La consecuencia más visible de la agentificación será la necesidad de un doble organigrama corporativo en el que, por un lado, se refleje la estructura humana, y, por otro, se represente la red de agentes implicados en cada función y área.

Este proceso no puede improvisarse. La incorporación de agentes debe pasar por un comité transversal de evaluación en el que podrían participar Recursos Humanos, el área de Ética y Cumplimiento, los departamentos implicados en el cambio e incluso el director general o CEO.

La consecuencia más visible de la agentificación será la necesidad de un doble organigrama corporativo

Además, en determinados casos —especialmente cuando la introducción de agentes pueda afectar al empleo, la retribución o la definición de funciones— sería importante involucrar al Comité de Empresa. La transición hacia la organización dual solo será sostenible si se construye sobre el diálogo, la participación y la corresponsabilidad.

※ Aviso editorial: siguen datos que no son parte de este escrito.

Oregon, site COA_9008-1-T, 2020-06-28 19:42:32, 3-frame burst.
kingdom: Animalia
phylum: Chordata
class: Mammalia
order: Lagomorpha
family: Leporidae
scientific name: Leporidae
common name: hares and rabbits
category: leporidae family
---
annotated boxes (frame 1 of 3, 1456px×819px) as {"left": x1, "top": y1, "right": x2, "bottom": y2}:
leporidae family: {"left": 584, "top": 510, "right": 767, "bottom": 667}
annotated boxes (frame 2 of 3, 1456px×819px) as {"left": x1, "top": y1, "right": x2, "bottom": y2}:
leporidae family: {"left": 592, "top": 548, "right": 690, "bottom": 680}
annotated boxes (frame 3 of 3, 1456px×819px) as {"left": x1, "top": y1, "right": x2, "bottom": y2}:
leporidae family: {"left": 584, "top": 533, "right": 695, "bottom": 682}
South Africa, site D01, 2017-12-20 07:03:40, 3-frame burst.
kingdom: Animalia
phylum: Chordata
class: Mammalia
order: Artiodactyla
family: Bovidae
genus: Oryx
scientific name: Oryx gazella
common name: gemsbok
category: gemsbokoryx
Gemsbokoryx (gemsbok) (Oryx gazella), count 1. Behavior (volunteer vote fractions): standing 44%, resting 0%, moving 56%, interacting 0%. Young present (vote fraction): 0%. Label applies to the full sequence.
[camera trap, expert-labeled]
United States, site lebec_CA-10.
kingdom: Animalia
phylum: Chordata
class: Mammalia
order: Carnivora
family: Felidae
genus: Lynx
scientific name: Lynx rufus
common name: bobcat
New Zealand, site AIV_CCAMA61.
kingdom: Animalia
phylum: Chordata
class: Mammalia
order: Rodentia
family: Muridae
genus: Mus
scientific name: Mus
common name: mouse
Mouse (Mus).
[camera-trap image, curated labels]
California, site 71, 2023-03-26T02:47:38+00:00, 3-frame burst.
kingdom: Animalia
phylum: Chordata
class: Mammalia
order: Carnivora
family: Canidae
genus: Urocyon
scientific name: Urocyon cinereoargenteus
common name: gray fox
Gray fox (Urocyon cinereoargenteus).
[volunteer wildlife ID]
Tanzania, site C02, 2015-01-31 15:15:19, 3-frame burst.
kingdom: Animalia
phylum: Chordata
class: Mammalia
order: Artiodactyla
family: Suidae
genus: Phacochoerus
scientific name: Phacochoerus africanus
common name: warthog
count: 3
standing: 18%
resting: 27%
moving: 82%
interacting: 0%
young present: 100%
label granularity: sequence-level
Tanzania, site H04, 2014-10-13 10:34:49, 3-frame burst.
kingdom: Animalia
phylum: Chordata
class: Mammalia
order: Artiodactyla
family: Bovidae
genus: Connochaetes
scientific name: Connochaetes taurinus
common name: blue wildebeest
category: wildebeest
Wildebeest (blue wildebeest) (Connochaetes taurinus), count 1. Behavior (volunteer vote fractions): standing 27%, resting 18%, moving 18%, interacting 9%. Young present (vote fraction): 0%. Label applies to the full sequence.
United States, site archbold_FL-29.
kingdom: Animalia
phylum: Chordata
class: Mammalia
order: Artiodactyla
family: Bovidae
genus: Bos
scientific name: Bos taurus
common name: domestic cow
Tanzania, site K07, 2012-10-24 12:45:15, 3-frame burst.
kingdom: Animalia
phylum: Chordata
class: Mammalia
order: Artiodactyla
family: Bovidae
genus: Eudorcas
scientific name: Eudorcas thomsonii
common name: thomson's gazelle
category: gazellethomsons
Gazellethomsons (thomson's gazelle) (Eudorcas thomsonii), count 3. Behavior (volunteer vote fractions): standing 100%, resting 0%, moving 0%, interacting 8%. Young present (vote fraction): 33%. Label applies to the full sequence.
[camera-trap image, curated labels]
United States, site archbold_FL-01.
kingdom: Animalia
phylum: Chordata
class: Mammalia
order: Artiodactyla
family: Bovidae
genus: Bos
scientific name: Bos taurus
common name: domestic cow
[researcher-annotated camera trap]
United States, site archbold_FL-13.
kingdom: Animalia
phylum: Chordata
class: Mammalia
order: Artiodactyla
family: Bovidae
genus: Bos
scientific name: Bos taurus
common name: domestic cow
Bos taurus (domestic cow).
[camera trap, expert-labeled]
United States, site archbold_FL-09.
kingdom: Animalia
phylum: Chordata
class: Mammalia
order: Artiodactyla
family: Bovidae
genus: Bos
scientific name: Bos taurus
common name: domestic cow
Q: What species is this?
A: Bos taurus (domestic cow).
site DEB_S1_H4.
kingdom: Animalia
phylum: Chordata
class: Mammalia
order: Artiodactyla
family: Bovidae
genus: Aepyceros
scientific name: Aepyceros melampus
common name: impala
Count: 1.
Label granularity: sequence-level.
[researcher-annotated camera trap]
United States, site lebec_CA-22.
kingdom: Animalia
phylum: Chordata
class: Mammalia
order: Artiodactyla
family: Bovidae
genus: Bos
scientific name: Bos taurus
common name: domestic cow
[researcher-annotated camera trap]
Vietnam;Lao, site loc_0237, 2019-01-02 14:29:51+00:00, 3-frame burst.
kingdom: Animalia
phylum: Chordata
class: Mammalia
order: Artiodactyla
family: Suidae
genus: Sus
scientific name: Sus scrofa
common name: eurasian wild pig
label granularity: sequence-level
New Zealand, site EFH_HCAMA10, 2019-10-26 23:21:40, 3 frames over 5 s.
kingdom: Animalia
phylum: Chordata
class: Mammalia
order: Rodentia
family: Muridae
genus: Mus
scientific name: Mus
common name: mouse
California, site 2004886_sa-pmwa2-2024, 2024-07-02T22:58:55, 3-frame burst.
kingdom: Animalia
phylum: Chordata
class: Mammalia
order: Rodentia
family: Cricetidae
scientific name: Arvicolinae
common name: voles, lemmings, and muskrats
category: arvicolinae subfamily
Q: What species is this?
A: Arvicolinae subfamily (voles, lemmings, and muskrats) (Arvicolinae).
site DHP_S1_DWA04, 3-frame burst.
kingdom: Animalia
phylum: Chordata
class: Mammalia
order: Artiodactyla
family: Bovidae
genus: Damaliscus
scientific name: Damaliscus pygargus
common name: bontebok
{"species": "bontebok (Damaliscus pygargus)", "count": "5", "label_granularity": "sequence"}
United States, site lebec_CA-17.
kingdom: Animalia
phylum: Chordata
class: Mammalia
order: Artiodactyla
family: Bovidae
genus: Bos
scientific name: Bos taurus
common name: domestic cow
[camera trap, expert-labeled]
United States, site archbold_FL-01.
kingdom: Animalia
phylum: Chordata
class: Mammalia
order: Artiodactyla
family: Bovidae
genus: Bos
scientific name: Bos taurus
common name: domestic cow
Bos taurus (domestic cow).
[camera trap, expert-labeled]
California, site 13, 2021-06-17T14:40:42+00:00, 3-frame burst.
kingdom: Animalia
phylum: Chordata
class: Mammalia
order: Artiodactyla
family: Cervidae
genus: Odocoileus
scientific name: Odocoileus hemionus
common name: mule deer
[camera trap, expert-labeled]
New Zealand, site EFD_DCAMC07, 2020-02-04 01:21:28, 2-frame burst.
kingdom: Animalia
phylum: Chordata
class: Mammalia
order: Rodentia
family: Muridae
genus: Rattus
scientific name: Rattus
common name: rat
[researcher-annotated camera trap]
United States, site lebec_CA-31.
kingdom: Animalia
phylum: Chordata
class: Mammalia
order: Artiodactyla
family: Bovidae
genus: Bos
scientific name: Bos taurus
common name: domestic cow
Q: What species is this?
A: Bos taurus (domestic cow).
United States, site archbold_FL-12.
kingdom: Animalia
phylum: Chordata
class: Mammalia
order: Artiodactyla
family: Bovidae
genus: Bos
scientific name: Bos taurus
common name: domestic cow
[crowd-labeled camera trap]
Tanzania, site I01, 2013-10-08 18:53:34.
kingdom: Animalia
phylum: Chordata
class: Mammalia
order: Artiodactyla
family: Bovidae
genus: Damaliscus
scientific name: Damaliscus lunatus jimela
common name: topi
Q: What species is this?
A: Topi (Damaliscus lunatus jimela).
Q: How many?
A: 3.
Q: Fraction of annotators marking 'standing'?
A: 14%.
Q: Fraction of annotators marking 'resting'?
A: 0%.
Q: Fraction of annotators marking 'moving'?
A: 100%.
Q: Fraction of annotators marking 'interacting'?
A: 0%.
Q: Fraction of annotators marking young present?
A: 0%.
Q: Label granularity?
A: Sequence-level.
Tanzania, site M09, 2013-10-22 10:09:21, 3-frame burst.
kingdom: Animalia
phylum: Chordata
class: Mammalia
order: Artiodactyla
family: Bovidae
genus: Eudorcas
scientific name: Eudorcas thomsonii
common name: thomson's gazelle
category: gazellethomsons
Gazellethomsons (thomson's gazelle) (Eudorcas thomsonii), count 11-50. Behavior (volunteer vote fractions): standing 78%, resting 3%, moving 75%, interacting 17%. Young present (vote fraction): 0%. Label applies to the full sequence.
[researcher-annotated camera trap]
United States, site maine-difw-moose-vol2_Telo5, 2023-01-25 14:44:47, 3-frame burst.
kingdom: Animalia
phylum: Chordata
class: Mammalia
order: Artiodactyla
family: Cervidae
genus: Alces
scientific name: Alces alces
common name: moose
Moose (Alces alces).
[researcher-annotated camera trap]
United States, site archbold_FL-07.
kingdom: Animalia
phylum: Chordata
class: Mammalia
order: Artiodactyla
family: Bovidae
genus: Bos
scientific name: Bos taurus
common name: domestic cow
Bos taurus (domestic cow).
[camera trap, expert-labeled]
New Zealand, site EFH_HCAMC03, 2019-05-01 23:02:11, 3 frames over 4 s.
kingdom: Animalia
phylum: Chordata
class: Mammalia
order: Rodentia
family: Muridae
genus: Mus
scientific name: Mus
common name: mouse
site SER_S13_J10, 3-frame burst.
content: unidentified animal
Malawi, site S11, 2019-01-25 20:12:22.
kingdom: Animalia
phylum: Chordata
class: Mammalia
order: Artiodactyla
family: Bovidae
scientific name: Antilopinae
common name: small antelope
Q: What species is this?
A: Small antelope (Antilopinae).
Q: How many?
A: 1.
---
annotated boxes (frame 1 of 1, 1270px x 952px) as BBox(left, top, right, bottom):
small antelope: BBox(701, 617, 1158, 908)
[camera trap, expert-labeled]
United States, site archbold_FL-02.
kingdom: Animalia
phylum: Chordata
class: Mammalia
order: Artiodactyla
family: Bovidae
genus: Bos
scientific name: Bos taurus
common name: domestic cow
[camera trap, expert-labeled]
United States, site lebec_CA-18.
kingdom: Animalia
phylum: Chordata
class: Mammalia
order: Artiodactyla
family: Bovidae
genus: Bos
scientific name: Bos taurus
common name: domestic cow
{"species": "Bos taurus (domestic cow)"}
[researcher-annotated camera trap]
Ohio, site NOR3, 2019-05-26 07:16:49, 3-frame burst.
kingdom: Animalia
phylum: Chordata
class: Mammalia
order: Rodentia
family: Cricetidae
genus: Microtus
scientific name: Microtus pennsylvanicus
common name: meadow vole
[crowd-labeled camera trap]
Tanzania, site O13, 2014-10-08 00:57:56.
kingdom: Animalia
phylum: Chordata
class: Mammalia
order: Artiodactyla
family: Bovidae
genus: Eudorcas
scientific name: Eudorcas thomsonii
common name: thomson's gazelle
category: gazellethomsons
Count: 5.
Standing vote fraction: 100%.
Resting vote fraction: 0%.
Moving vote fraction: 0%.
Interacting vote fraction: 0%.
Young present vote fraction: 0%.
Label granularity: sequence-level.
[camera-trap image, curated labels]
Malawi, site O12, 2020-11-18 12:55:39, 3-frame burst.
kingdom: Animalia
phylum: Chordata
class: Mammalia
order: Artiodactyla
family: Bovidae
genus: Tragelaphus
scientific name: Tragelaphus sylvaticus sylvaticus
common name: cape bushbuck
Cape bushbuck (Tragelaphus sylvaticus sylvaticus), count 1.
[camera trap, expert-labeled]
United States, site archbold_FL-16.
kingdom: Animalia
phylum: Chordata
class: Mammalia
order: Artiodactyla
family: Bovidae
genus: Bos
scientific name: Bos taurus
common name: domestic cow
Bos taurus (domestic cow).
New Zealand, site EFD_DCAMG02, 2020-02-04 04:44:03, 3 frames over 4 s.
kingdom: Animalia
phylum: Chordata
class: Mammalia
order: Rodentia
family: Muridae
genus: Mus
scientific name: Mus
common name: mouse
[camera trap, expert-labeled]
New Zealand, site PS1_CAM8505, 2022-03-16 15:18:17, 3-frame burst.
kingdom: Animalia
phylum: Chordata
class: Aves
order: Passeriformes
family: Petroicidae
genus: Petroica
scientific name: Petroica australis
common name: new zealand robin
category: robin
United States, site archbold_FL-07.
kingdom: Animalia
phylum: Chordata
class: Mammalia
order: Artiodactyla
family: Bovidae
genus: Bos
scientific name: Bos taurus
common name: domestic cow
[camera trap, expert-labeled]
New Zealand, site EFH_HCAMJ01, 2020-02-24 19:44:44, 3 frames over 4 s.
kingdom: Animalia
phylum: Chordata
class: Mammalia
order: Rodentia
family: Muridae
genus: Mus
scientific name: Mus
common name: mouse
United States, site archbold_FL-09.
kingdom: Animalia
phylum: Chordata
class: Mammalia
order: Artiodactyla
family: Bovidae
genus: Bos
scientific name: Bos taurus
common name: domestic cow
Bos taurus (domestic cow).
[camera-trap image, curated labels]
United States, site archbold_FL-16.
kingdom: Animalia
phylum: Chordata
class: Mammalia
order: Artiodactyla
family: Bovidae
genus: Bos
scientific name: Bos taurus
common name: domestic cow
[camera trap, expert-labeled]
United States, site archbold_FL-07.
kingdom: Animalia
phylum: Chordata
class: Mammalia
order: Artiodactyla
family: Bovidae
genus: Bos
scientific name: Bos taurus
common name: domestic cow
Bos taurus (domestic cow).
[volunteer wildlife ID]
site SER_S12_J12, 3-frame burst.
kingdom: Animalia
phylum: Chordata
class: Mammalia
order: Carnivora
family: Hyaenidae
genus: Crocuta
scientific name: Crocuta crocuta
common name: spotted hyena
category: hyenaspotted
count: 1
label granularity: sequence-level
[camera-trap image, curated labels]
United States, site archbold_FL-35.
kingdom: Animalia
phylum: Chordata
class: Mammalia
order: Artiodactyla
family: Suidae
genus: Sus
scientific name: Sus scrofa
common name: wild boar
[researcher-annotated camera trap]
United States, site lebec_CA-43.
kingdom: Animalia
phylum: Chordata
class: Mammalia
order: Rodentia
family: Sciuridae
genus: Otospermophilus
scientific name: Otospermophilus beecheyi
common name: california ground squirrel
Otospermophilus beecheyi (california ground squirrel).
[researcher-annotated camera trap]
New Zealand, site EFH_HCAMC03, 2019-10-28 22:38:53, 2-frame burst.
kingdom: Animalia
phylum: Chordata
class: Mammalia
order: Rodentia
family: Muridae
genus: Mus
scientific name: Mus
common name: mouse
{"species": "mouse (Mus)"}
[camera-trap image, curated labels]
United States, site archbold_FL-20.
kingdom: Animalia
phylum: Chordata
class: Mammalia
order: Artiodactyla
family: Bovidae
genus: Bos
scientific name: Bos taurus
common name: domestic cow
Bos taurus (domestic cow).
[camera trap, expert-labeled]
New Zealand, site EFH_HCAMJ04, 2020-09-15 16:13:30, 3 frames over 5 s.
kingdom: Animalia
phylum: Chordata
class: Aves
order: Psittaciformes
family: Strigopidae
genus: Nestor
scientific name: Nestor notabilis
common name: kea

No olvidemos a los luditas

La historia ofrece una lección clara: toda revolución mal gestionada genera conflicto. Los luditas no se opusieron a la máquina, sino a la injusticia de un cambio impuesto sin consideración por el impacto humano. Las organizaciones tienen hoy la oportunidad de no repetir ese error.

El éxito de la agentificación no dependerá de la sofisticación de los algoritmos, sino de la sabiduría con la que se integren. Cada agente incorporado debe responder a una necesidad estratégica, haber sido evaluado en términos de impacto humano y ético, y formar parte de una visión de conjunto.

En última instancia, la revolución de los agentes no es tecnológica sino cultural y humana, como siempre ha sido. Las empresas que lo comprendan serán las que lideren el cambio sin fracturas y construyan organizaciones verdaderamente duales: tan humanas como inteligentes y tan digitales como éticas.